PROMPT A:
Name every person the satire about the Nunes memo mentions by name.
PROMPT B:
Pick up the satire about the Nunes memo right after its final sentence and keep going in the same voice.

## begin TEXT EXCERPT

When I saw that the memo from House Intelligence Committee Chairman Devin Nunes’s (R-Calif.) office had been released, I could not believe my eyes. I sat bolt upright in my long nightshirt and grabbed my flintlock musket. I ran to the window and threw up the sash (no, hang on, that is a different poem), hopped on my steed, and went galloping off to alert my brethren.
King George had done certain things, of course, that were not to be borne, but next to this memo, I was sure, they paled.
“AWAKE, AWAKE!” I cried, clanging into Medford Square, “UP AND TO ARMS!”
“Why?” demanded the honest townsfolk.
“Remember how upset we were when King George plundered our seas, ravaged our coasts, burned our towns and destroyed the lives of our people?” I demanded to know. “Well, I have the Nunes memo, and compared with its contents, I can assure you, that was child’s play!”
“What does the memo say?” a townsman inquired.
“SOMETHING ABOUT CARTER PAGE!” I shouted, spurring my horse. “SOMETHING THE DEMOCRATS DID NOT WISH TO BE SEEN! On, on to Lexington!” I reined in my steed beneath the gilded weathercock. A small crowd had followed me from one town to the next with weapons in hand, but they as yet lacked direction.
“Up!” I shouted. “Up and arise, for when King George III was ‘at this time transporting large Armies of foreign Mercenaries to compleat the works of death, desolation, and tyranny,’ he could not have hoped to compare to the information that I have here on six pieces of paper printed out from the Washington Examiner’s website!”
By the time I made it to Concord, the throng had doubled in size. “Grab your tea!” I shouted. “GRAB YOUR HORNS OF POWDER, GRAB YOUR MINUTEMEN, AND MEET ME IN THE HARBOR! THERE IS NO TIME TO WASTE!” I was somewhat mixing my metaphors, but this was to be expected in my excitement. “I have in my hand a memo that proves everything! All our worst fears are corroborated right here on this page!”
It was at this point that I got my horse under control and managed to read the memo.
I read it again.

## end TEXT EXCERPT
## begin DATA EXCERPTS

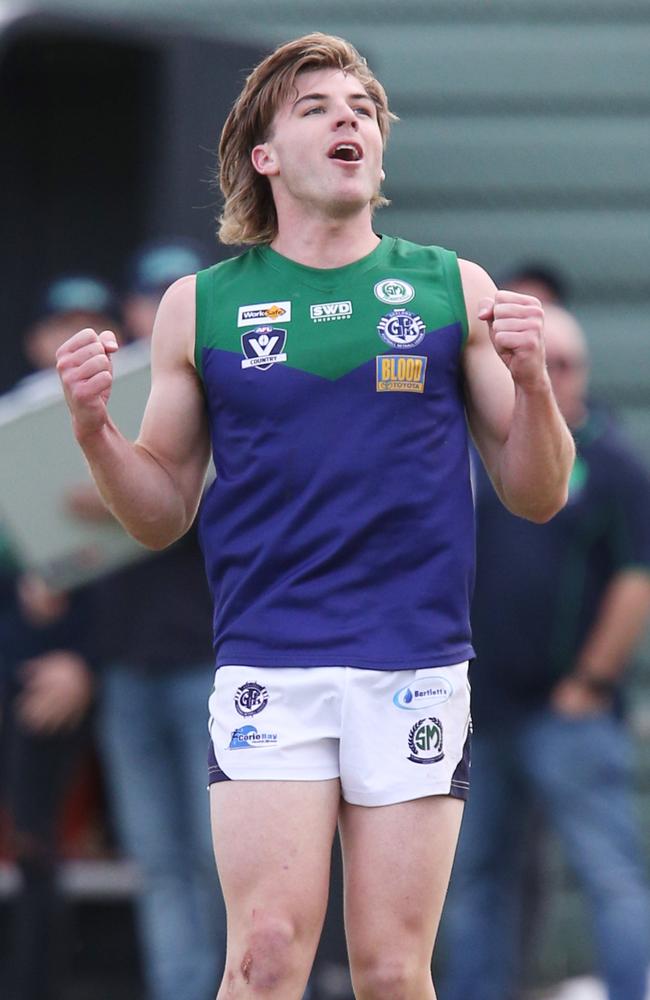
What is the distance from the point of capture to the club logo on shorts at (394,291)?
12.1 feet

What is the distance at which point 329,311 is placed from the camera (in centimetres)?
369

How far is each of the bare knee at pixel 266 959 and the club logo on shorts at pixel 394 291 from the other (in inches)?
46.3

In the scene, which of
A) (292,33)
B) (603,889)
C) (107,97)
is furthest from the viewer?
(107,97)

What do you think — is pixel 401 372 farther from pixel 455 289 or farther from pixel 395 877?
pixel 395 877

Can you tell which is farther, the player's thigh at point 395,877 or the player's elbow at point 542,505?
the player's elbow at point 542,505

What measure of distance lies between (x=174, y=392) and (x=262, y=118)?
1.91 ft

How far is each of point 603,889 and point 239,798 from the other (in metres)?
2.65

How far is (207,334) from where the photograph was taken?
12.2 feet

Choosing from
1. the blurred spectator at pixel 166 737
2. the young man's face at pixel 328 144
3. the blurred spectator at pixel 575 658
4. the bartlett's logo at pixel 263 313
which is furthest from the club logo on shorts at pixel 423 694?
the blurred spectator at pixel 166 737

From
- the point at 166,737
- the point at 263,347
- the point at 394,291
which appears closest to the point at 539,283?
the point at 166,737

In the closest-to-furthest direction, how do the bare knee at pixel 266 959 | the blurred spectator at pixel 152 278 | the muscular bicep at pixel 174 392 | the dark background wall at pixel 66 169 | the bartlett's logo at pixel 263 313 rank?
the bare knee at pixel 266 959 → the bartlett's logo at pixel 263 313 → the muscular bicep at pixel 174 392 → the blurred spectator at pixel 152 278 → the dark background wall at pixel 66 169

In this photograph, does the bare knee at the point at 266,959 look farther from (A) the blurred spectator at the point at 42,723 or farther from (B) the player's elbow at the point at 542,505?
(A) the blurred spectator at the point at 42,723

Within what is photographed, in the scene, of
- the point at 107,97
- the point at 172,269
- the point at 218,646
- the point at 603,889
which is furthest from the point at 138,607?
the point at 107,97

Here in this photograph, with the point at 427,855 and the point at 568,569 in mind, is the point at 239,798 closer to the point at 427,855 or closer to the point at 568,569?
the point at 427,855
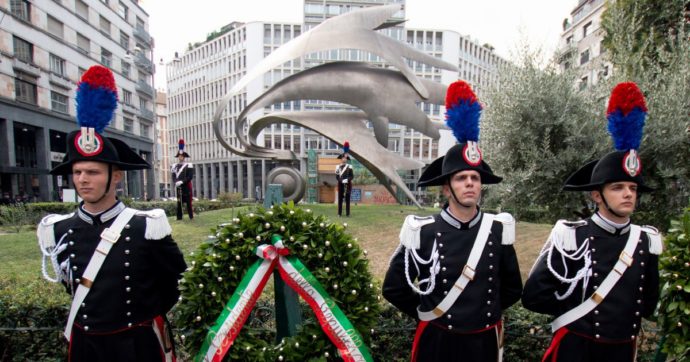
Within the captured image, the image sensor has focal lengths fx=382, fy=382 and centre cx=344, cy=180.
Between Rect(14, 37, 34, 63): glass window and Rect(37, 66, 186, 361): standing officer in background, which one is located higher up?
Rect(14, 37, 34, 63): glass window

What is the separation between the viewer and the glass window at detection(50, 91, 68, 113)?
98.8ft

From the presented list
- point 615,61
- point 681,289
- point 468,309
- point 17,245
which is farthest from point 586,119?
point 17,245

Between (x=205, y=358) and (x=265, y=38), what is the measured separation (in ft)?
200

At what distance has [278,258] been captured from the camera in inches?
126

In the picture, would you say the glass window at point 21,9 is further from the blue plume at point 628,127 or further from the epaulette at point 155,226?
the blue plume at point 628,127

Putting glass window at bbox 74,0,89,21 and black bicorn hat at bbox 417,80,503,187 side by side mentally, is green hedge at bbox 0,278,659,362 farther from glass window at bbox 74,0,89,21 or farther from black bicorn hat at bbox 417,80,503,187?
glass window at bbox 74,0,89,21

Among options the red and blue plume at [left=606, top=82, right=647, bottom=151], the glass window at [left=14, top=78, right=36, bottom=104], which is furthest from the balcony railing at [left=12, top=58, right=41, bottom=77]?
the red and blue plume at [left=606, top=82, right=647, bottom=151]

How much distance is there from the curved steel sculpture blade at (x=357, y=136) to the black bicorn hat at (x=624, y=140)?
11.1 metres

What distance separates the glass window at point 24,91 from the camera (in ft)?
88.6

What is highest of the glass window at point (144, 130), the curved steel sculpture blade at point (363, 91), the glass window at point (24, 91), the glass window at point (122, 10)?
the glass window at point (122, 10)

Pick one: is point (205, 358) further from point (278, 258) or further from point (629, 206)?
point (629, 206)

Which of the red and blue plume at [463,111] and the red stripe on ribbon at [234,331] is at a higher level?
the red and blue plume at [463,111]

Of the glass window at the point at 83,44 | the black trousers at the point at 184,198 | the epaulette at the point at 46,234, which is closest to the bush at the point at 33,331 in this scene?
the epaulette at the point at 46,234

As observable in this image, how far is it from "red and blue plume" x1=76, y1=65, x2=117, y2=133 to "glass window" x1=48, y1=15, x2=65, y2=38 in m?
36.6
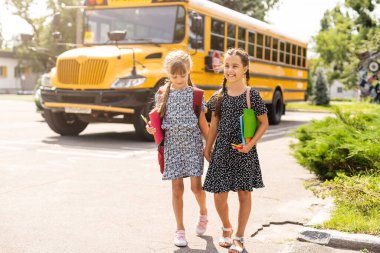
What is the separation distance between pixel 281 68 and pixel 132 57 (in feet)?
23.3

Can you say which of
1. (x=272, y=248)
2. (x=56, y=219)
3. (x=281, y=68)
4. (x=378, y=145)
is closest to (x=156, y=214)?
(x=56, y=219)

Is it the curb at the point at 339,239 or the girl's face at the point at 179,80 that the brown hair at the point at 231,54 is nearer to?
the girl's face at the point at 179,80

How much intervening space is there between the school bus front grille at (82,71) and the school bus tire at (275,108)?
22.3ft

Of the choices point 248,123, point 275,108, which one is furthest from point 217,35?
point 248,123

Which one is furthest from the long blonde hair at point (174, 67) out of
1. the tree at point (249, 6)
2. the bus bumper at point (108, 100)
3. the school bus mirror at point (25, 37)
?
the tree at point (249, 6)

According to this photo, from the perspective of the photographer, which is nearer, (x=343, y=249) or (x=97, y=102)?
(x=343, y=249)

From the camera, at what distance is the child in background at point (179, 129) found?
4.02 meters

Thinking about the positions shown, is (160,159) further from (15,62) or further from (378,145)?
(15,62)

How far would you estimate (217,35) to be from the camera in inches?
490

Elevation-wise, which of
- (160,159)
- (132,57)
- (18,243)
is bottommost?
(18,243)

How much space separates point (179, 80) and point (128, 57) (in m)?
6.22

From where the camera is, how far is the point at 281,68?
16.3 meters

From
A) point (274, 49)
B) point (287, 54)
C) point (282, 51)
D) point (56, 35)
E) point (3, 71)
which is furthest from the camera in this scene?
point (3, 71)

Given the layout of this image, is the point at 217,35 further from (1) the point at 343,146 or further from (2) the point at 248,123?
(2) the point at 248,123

## end DATA EXCERPTS

TASK ANSWER A:
Devin Nunes, King George III, Carter Page

TASK ANSWER B:
I read it a third time.
“Well?” the townsfolk asked.
In a halting tone, I began to read. The memo did not say what I had expected it might. But that was probably because I did not understand the real meanings of the words involved. As is always the case with sinister multitiered conspiracies of this kind, a simple phrase such as “cheese pizza” means anything BUT cheese pizza. If properly decoded, the memo would surely say that the FBI had engaged in a devious plot to bring down a president using dodgy dossiers, not that it had been probing the Trump campaign’s connections to Russia since May 2016, when George Papadopoulos suggested that the Russians had dirt on Hillary Clinton.
I read the whole thing.
“The Strzok/Lisa Page texts also reflect extensive discussions about the investigation, orchestrating leaks to the media, and include a meeting with Deputy Director McCabe to discuss an ‘insurance’ policy against President Trump’s election,” I concluded. The throng stared at me, befuddled. Their flintlocks drooped.
“I’m confused,” a humble silversmith ventured. “Are we upset at the FBI because it was too mean to Hillary Clinton, or for a different reason? Is Carter Page supposed to be affiliated with the campaign or not? I thought the official narrative was that he once tried to bring them a coffee and they threw it in his face and said, ‘BEGONE, VILE STRANGER.’”
“It all adds up!” I tried. “The dossier! The memo! The texts! The insurance plan!” I hoped no one would notice that I was just saying a series of debunked nouns.
“You’re just saying a series of debunked nouns,” the silversmith said, “as if they prove something when you just line enough of them up in a row.”
“If this is so harmless, then why didn’t the Democrats want it to be released?” I asked. I had them there.
“Okay,” a townswoman said, “but even if we accept the premise that the FBI should not have used information from the Steele dossier as grounds to surveil Carter Page, a man whom the Trump campaign has repeatedly denied knowing, how is this grounds for ending the Mueller investigation?”
“Ah,” I said, “but what about the memo?”
“You just read us the memo,” the silversmith said. “We were here for it. You can’t just say ‘what about the memo?’”
“I guess I don’t see what the fuss is about,” added a blunderbuss repairman. “In fact, it sort of seems like it undercuts the argument that this was all politically motivated?”
A long silence followed. “But,” I said.
The crowd leaned in, as women have been instructed to do in the workplace.
“BUT WHAT ABOUT THE MEMO?”
I departed Concord by another way.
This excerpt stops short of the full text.